Fazit für die Praxis

  • Das Verteilungsmuster einer Muskelatrophie ist meist charakteristisch für den Genotyp.

  • Für die klassische infantile bzw. proximale SMA ist die genetische Diagnosestellung Goldstandard.

  • Neurophysiologische und histologische Befunde erlauben die Diagnose einer Vorderhornzelldegeneration, aber nicht die Unterscheidung zwischen verschiedenen SMA-Formen.

  • Die Differenzialdiagnose des schweren SMA-Typs I umfasst das breite Spektrum des „Floppy-infant“-Syndroms.

  • Mit dem Nachweis von 2 SMN1-Kopien ist eine SMA 5q praktisch ausgeschlossen, es sei denn, die Eltern eines Patienten sind blutsverwandt.

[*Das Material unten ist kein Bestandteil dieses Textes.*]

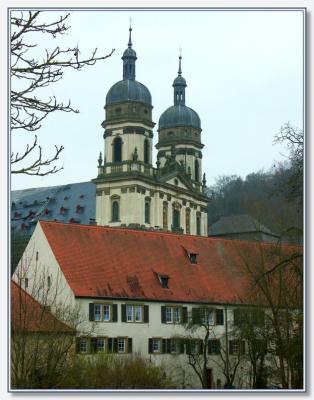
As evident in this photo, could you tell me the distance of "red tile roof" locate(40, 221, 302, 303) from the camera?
3356 cm

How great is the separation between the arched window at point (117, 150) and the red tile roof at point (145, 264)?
77.4 ft

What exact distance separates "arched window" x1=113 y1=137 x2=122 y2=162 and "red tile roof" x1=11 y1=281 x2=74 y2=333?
39.6 m

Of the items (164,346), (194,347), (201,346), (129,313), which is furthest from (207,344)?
Answer: (129,313)

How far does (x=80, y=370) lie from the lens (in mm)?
18719

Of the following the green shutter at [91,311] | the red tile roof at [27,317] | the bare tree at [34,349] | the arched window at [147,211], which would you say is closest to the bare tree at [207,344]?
the green shutter at [91,311]

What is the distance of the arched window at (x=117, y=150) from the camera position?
2448 inches

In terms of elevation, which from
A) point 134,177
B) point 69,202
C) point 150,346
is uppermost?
point 134,177

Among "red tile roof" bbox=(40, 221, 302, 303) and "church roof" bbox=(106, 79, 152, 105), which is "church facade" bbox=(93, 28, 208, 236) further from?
"red tile roof" bbox=(40, 221, 302, 303)

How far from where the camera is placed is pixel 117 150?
62312 millimetres

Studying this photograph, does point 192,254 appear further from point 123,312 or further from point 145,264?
point 123,312

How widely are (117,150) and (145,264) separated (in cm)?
2675

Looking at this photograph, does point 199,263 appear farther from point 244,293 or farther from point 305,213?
point 305,213

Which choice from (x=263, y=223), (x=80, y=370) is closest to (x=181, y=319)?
(x=263, y=223)

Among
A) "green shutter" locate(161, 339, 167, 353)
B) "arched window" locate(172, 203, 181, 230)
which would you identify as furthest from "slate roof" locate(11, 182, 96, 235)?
"green shutter" locate(161, 339, 167, 353)
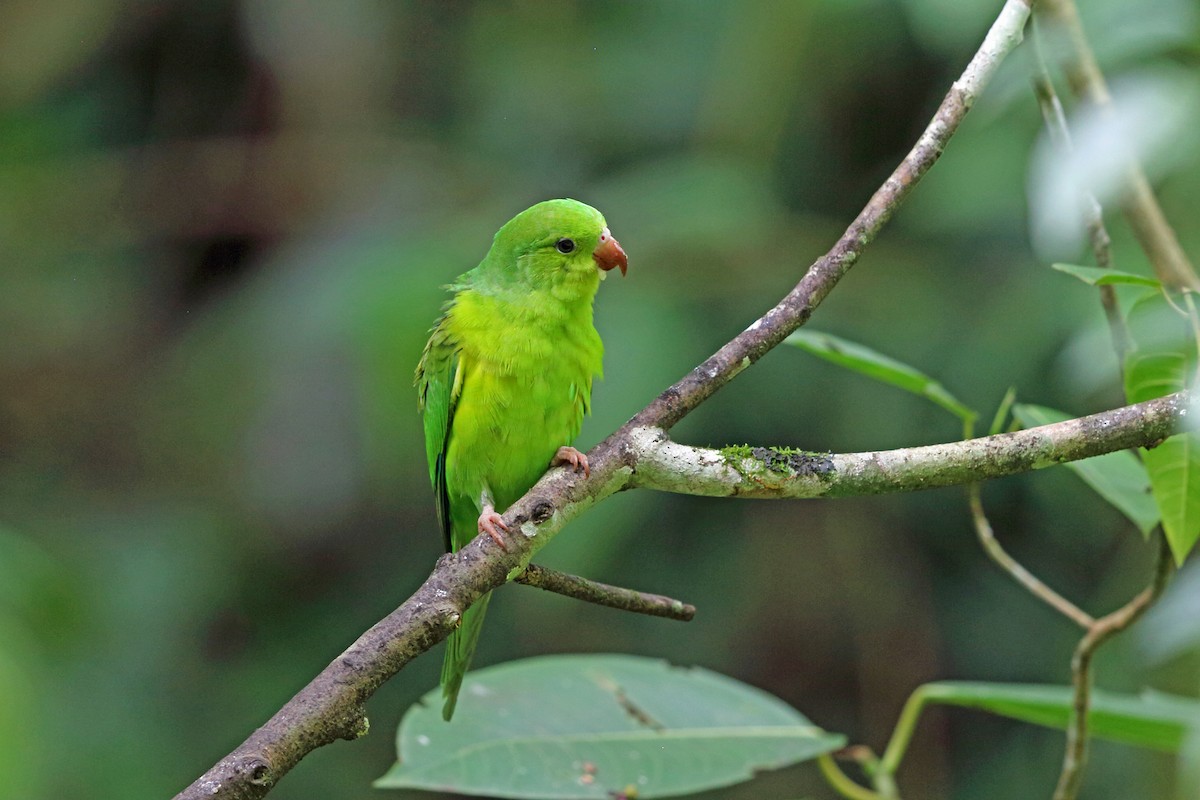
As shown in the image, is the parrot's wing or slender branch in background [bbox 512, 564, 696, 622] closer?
slender branch in background [bbox 512, 564, 696, 622]

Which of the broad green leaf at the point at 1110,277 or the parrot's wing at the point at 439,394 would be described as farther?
the parrot's wing at the point at 439,394

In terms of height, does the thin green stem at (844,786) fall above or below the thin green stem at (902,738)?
below

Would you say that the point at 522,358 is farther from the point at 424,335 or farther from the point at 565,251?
the point at 424,335

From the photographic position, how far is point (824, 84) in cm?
442

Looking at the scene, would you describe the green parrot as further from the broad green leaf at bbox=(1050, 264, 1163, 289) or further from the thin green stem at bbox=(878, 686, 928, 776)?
the broad green leaf at bbox=(1050, 264, 1163, 289)

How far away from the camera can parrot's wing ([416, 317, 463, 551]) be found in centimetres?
255

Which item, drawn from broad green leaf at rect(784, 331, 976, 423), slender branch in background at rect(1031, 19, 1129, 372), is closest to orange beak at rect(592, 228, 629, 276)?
broad green leaf at rect(784, 331, 976, 423)

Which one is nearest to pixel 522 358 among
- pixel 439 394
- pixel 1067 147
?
pixel 439 394

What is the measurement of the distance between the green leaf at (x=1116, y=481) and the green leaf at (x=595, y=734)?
0.74 m

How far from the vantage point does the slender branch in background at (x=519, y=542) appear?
1236mm

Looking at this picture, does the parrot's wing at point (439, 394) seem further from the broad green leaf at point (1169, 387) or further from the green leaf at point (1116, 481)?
the broad green leaf at point (1169, 387)

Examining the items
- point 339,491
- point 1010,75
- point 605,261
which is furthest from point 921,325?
point 339,491

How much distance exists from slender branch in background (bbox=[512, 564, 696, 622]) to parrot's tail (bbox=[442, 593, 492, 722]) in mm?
527

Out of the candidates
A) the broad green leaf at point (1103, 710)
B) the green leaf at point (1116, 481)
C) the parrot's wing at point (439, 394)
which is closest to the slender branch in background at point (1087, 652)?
the green leaf at point (1116, 481)
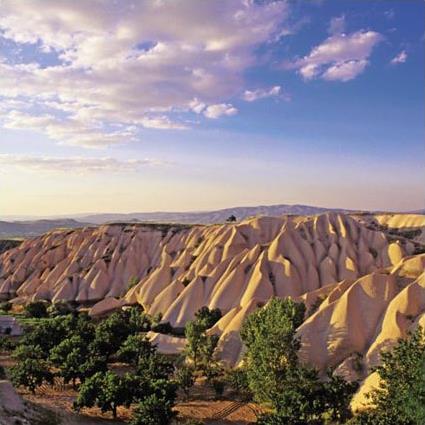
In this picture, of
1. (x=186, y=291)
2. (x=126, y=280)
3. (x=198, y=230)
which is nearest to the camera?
(x=186, y=291)

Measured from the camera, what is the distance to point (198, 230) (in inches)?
3312

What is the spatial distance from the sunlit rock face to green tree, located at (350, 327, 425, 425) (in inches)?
319

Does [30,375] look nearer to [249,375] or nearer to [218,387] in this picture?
[218,387]

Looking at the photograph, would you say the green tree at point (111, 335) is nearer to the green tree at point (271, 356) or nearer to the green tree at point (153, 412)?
the green tree at point (153, 412)

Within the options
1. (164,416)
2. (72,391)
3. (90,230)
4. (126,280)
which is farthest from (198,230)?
(164,416)

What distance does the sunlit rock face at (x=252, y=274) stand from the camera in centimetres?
3275

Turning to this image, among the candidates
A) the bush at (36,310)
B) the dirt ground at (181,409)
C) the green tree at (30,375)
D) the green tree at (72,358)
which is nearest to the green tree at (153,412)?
the dirt ground at (181,409)

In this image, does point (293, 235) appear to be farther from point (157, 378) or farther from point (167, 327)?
point (157, 378)

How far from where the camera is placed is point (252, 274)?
2163 inches

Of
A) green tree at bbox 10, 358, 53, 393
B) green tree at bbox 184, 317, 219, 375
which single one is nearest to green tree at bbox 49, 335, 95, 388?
green tree at bbox 10, 358, 53, 393

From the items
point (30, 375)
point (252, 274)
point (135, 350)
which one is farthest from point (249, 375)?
point (252, 274)

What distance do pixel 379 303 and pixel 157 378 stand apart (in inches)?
692

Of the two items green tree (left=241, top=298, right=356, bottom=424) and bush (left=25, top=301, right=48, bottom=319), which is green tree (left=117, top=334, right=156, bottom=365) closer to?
green tree (left=241, top=298, right=356, bottom=424)

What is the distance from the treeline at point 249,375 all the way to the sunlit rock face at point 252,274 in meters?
2.96
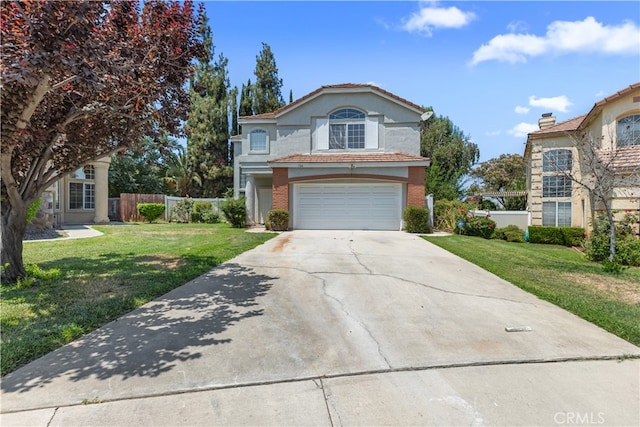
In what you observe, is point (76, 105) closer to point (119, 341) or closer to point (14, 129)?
point (14, 129)

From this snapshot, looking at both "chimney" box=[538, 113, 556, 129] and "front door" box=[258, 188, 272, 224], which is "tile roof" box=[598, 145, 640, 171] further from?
"front door" box=[258, 188, 272, 224]

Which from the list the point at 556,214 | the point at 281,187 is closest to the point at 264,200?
the point at 281,187

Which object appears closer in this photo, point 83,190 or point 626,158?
point 626,158

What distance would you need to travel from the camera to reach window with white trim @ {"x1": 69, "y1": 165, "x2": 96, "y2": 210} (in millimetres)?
20938

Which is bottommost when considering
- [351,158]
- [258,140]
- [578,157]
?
[578,157]

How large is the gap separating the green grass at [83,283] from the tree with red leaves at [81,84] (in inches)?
46.7

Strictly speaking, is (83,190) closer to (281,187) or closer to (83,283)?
(281,187)

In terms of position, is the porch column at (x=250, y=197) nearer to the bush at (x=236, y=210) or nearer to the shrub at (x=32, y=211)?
the bush at (x=236, y=210)

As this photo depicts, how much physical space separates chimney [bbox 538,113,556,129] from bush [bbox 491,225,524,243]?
7.33 metres

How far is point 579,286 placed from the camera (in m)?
6.96

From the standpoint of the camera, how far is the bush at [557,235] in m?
16.0

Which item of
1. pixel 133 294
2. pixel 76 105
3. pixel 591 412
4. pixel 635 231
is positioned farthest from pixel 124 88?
pixel 635 231

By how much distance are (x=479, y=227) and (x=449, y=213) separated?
1.58 m

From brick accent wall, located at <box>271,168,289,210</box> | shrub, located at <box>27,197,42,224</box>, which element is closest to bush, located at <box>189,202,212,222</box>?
brick accent wall, located at <box>271,168,289,210</box>
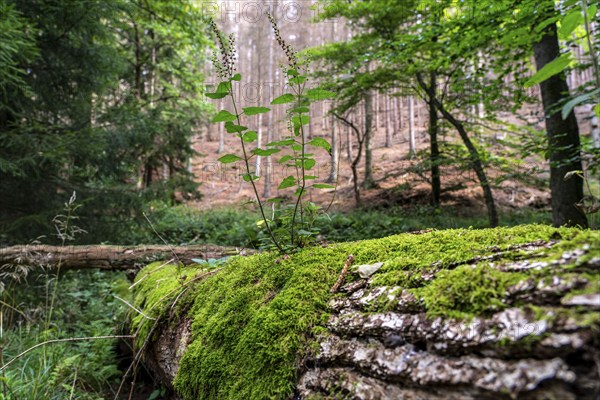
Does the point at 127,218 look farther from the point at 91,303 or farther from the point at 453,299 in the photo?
the point at 453,299

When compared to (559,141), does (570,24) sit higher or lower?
lower

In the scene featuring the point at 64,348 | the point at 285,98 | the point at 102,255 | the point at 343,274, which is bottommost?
the point at 64,348

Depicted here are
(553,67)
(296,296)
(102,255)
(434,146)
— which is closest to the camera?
(553,67)

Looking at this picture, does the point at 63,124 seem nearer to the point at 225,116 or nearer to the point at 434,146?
the point at 225,116

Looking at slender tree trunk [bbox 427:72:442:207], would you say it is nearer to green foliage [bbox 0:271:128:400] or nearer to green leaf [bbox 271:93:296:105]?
green leaf [bbox 271:93:296:105]

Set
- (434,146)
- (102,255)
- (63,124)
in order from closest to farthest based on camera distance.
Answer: (102,255) → (63,124) → (434,146)

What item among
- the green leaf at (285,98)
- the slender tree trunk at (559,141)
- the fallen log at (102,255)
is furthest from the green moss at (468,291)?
the slender tree trunk at (559,141)

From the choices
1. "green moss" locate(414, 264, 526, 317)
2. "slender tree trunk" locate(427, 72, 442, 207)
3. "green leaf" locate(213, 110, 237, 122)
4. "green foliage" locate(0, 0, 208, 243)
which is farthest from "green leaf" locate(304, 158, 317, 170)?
"slender tree trunk" locate(427, 72, 442, 207)

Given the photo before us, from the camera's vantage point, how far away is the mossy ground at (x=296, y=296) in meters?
0.90

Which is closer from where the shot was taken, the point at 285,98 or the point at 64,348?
the point at 285,98

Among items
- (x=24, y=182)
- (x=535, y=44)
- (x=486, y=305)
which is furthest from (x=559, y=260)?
(x=24, y=182)

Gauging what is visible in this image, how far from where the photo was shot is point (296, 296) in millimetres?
1327

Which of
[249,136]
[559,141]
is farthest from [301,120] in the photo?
[559,141]

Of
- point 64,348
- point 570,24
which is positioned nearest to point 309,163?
point 570,24
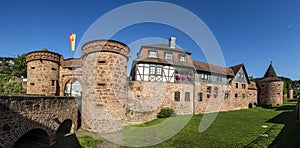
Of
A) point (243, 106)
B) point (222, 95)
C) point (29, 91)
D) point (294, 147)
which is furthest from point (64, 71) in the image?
point (243, 106)

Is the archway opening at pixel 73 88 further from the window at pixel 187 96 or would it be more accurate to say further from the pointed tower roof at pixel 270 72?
the pointed tower roof at pixel 270 72

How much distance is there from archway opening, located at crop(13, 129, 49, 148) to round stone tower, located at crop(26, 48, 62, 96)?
6.00m

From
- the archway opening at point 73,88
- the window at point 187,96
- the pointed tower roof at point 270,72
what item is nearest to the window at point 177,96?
the window at point 187,96

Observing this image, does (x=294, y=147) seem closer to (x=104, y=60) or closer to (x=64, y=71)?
(x=104, y=60)

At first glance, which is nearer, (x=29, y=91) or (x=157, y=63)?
(x=29, y=91)

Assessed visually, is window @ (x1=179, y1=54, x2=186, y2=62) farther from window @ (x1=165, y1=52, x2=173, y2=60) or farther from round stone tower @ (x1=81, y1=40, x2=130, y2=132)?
round stone tower @ (x1=81, y1=40, x2=130, y2=132)

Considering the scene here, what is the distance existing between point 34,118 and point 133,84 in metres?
8.75

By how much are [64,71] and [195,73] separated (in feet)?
50.2

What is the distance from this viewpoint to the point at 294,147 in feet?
17.9

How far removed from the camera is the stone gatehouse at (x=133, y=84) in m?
9.20

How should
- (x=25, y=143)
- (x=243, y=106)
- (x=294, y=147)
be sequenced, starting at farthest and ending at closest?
1. (x=243, y=106)
2. (x=25, y=143)
3. (x=294, y=147)

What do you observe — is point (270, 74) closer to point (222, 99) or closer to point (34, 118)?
point (222, 99)

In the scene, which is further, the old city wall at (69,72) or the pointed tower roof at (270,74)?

  • Eine homozygote Deletion der SMN2-Kopie liegt bei 5–10 % der Normalbevölkerung vor und verursacht keine SMA 5q.

  • Durch die quantitative Analyse der SMN-Genkopien ist in den meisten Fällen eine sichere Risikoeinordnung für Angehörige und deren Partner möglich.

  • Die X‑chromosomal rezessive spinobulbäre Muskelatrophie Typ Kennedy ist eine wichtige Differenzialdiagnose zu SMA-Typ III oder IV.

  • Mit Einsatz von Genpanel- und Exomanalysen wird sich die molekulargenetische Abklärung der nichtproximalen oder autosomal-dominanten SMA sowie der SMA-Sonderformen in der Zukunft sicher erheblich verbessern.

  • Die distale SMA wird oft auch als hereditäre motorische Neuropathie oder axonale Charcot-Marie-Tooth-Neuropathie bezeichnet.

  • Aktuelle Therapiestrategien bei der SMA 5q konzentrieren sich derzeit auf eine Erhöhung der SMN-Expression durch Antisense-Oligonukleotide.